##### Extrait #####

Les moyens humains et financiers consacrés à l’école ne sont pourtant pas négligeables,
diront certains. Alors, à qui la faute ? Peu importe ai-je envie de dire…, j’aurai l’occasion
d’y revenir au cours de nos débats.
Le moment est d’abord venu d’entamer la Refondation de l’école, de revenir aux
fondamentaux, d’avoir des objectifs à la fois ambitieux et raisonnables, de permettre à
l’école de renouer avec son rôle et sa mission d’ascenseur social et de transmission des
connaissances, des savoirs et des valeurs républicaines.
Pour y parvenir, monsieur le ministre, mes chers collègues, il faut entrer dans le concret :
celui du fonctionnement d’une école, celui de la vie quotidienne d’une classe, ou encore
celui de la relation à la fois complexe et merveilleuse qui s’établit entre le maître et
l’élève… Faut-il le rappeler, ici, cette relation est fondée sur la transmission et l’échange.
Dans la pratique, et dans le meilleur des cas, ses deux principaux acteurs, le maître
comme l’élève, reçoivent et aucun ne doit y perdre. Cette relation, si elle est bien
construite, est irremplaçable et aucune technologie ne pourra s’y substituer.
Aussi, l’école a-t-elle, d’abord et avant tout, besoin d’enseignants en nombre suffisant et
dotés d’une solide formation.

##### Liste #####

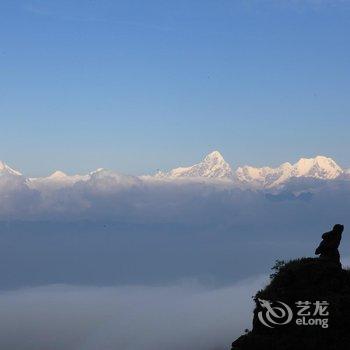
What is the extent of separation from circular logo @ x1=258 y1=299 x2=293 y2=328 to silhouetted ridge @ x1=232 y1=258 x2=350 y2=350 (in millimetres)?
204

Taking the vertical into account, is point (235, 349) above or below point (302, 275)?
below

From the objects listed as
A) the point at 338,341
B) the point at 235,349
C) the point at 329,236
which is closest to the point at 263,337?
the point at 235,349

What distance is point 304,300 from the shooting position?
55469 mm

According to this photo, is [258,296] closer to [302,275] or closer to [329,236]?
[302,275]

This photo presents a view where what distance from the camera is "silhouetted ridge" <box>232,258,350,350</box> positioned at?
52.6 meters

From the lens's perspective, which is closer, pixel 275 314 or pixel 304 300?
pixel 275 314

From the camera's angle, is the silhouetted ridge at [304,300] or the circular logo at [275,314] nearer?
the silhouetted ridge at [304,300]

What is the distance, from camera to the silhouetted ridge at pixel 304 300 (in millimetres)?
52562

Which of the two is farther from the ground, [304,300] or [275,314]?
[304,300]

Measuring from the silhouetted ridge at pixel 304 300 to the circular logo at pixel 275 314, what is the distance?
0.67 ft

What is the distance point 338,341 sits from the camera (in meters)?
52.5

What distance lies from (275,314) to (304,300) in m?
3.15

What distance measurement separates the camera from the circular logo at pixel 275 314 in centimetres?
5462

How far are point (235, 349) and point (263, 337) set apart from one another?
9.58ft
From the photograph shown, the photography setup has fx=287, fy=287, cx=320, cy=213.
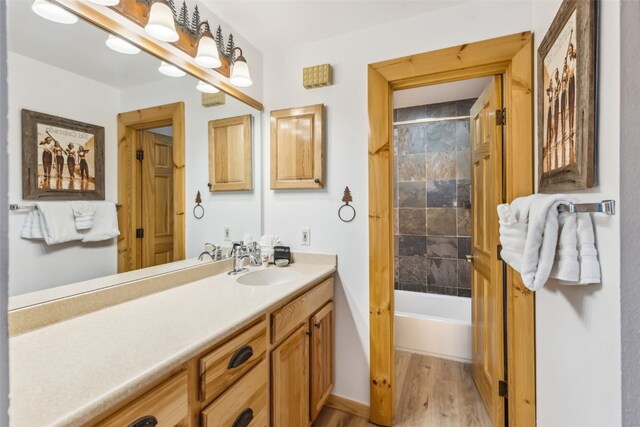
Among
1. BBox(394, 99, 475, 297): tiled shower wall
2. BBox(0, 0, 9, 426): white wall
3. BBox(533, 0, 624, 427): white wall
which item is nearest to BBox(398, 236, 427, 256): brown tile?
BBox(394, 99, 475, 297): tiled shower wall

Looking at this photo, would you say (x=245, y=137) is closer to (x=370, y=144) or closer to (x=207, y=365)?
(x=370, y=144)

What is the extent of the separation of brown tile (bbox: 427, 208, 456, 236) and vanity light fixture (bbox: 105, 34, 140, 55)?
109 inches

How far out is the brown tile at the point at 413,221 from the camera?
3.08m

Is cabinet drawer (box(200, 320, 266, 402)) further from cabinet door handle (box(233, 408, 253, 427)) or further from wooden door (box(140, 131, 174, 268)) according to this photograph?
wooden door (box(140, 131, 174, 268))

#####

• Exercice
D'après l'extrait, de quoi l'école a-t-elle besoin d'abord et avant tout ?

• Corrigé
D'enseignants en nombre suffisant et dotés d'une solide formation.